Betrayal is my sister; when I was 33 and confided in her that I thought if was my father that had abused me, who swore never to tell. But told anyway and then didn't have the courage to at least warn me, much less to apologize, leaving me to face the wrath of my furious raging mother unexpectedly. And who then spent the next 5 years ducking for cover while my mother raged, always knowing I was telling the truth and never saying it.
And who then had the nerve to write me a nasty vicious letter accusing me of "ruining everybodys life" because I wouldn't attend family gatherings, listen to my mother call me crazy on the phone, or back down and say it wasn't so.
Betrayal is my aunt; the only one of my extended family who expressed any sympathy at all, who wrote a short note to everyone telling them that she believed me. It was a great comfort, that note. Until later that same day when I got a call from her telling me that she had just got off the phone to my mother (her sister) and could I please go commit a federal felony and steal my sisters copy from her mailbox before she got home so that my sister wouldn't read it because my mother swore that nothing had happened and was completely heartbroken and my aunt just couldn't stand to see her crying in such pain, and wasn't there any way to "compromise" on this issue?
Betrayal is my mother; who responded to my very privately revealed accusation with a very public denial, very public tears, very public accusations of lying, very public accusations of being crazy, very public accusations of "ruining the family", and who made a concerted effort to round up every member of both sides of the family into her camp, leaving me not only hurting but without a family.
Betrayal is my extended family, who let her do it without question.
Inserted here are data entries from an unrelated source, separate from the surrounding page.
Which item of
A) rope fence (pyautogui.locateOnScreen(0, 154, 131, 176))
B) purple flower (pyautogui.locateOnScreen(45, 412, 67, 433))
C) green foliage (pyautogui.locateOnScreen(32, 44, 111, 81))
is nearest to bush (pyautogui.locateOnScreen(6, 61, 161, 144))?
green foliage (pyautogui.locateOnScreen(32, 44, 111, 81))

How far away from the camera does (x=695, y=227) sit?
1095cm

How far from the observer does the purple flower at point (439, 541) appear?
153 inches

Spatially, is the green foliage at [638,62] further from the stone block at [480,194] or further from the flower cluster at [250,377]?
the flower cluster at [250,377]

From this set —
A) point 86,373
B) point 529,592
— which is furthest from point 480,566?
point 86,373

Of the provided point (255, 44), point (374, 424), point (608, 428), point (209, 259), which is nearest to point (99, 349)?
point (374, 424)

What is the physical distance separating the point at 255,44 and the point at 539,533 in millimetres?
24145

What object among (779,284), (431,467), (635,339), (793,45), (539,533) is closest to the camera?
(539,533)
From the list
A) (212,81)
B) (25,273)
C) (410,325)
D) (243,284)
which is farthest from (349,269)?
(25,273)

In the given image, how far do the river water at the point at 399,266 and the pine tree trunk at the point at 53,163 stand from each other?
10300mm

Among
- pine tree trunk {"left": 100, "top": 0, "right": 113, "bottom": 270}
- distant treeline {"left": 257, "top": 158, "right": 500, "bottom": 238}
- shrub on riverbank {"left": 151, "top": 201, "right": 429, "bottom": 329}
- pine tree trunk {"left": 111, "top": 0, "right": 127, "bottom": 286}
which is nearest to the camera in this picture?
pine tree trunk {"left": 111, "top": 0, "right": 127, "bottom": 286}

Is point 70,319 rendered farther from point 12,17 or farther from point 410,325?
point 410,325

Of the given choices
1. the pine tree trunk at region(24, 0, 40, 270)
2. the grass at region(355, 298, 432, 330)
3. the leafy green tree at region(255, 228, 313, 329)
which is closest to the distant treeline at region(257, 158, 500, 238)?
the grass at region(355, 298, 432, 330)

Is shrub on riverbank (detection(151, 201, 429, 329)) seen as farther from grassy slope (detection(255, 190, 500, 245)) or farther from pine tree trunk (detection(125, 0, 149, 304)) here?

Betrayal is the media, for writing articles, making tv specials, giving voice to the False Memory movement without doing any real research, without really talking to or touching on the victims, without making any attempt to determine the truth because crying heartbroken articulate parents are much more juicy of a story than their broken victims. They added validity to those whose lies were the loudest and ignored those whose truth was too painful to shout. They gave perpetrators everywhere the fuel they needed to continue their denials, the "facts" they needed to sway third parties to their sides. They helped cover up acts of evil and ignored acts of immense courage.
Betrayal is the world; where I cannot talk about my pain without being told to "get over it", "move on", "focus on your life now", "just deal". Whose attitudes helped my mother and father by reinforcing that it "wasn't that big a deal, and it was a long time ago, so why bring it back up now?"
Betrayal is my father; Who raped a 6 year old boy because he was angry at his mother and wanted to hurt her but didn't have the courage, who raped a 6 year old boy because his marriage sucked and he didn't know how to fix it, who raped a 6 year old boy because he never wanted the kids that took his loving spouse away.
Who raped a 6 year old boy because "he deserved it"
Who raped a 6 year old boy.
And finally, betrayal is my heart, where I cannot maintain a simple friendship, much less an intimate relationship, because I cannot ever trust anyone enough to let them in.